Re: [PATCH v3 11/11] KVM: nVMX: Wake L2 from HLT when nested posted-interrupt pending

Liran Alon <LIRAN.ALON@xxxxxxxxxx> · Wed, 27 Dec 2017 17:15:29 +0200

On 27/12/17 14:55, Paolo Bonzini wrote:
On 27/12/2017 11:51, Liran Alon wrote:
Maybe I misunderstand you, but I don't think this is true.
complete_nested_posted_interrupt() relies on being called at a very
specific call-site: Right before VMEntry and after interrupts are
disabled. It works by issue a self-IPI to cause CPU to actually process
the nested posted-interrupts.

In addition, I don't see how we can utilize the fact that
kvm_cpu_has_interrupt() calls apic_has_interrupt_for_ppr() as
vmx.nested.pi_desc->pir should never be synced into L0 vLAPIC IRR.
In contrast to vmx.pi_desc->pir which does after sync_pir_to_irr().

You're right, the callbacks must stay.  What confused me is the
reference to pi_test_on in vmx_cpu_has_nested_posted_interrupt.  While
your patches are an improvement, there is still some confusion on what
leads to injecting a nested posted interrupt, and on the split between
"deliver" and "complete":

- checking pi_test_on should only be done when consuming the L2 PI
descriptor (which in your case is done by the processor via the
self-IPI).  So you don't need to test it before sending the self-IPI.

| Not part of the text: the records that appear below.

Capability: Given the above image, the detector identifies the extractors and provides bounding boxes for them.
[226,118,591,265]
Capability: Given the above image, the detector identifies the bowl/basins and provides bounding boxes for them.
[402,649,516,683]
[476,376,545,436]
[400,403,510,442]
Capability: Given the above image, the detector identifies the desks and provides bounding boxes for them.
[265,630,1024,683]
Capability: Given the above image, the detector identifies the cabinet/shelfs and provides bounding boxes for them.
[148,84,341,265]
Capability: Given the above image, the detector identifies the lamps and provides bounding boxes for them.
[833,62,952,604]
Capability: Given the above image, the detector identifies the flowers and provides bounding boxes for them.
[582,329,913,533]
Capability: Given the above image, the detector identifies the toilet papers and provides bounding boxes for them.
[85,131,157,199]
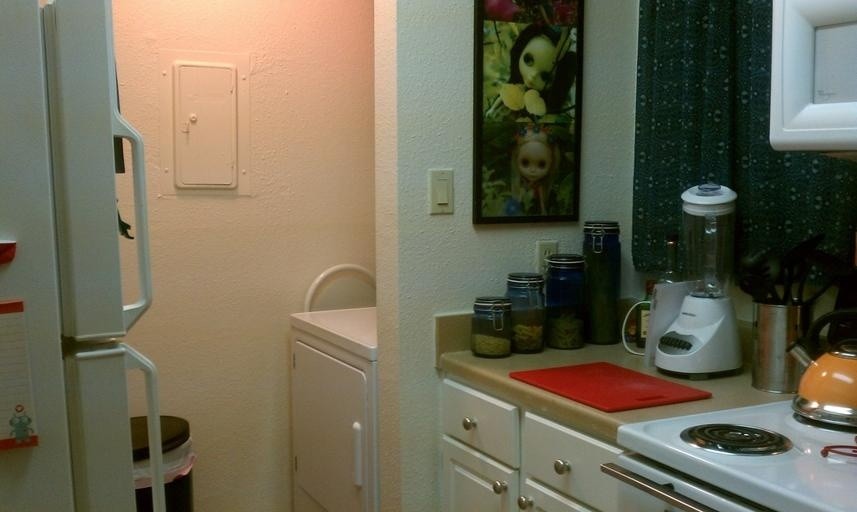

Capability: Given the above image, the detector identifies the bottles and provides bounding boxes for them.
[635,279,658,349]
[544,251,589,351]
[469,295,513,358]
[504,270,545,355]
[582,219,623,346]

I agree we could have not check it. It is done as an optimization to 
avoid sending a self-IPI when it won't do anything because the 
vmx.nested->pi_desc.control ON bit is off.

This optimization is even more important when this code runs in L1 
(think about triple-virtualization ^_^) to avoid a #VMExit on write to 
LAPIC ICR.

- vmx->nested.pi_pending should not be set in
vmx_deliver_nested_posted_interrupt after patch 9.  pi_pending should
only be set by the nested PI handler, when it is invoked outside guest
mode.  It is then consumed before doing the self-IPI as in the above sketch.

I disagree.
vmx->nested.pi_pending is used as a signal to know L1 has indeed sent a 
vmcs12->posted_intr_nv IPI. If vmx_deliver_nested_posted_interrupt() 
will see target vCPU thread is OUTSIDE_GUEST_MODE then it won't send a 
physical IPI but instead only kick vCPU. In this case, the only way the 
target vCPU thread knows it should trigger self-IPI is by the fact 
pi_pending was set by vmx_deliver_nested_posted_interrupt().
(As in this case, the nested PI handler in host was never invoked).

(It cannot only rely on the vmx.nested->pi_desc.control ON bit as it may 
be set by L1 without L1 triggering a vmcs12->posted_intr_nv IPI)

- likewise, vmx_cpu_has_nested_posted_interrupt should only check
vmx->nested.pi_pending.  I don't think it should even check
is_guest_mode(vcpu) or vmx->nested.pi_desc; compare with the handling of
KVM_REQ_NMI, it doesn't test nmi_allowed.  This leads me to the next point.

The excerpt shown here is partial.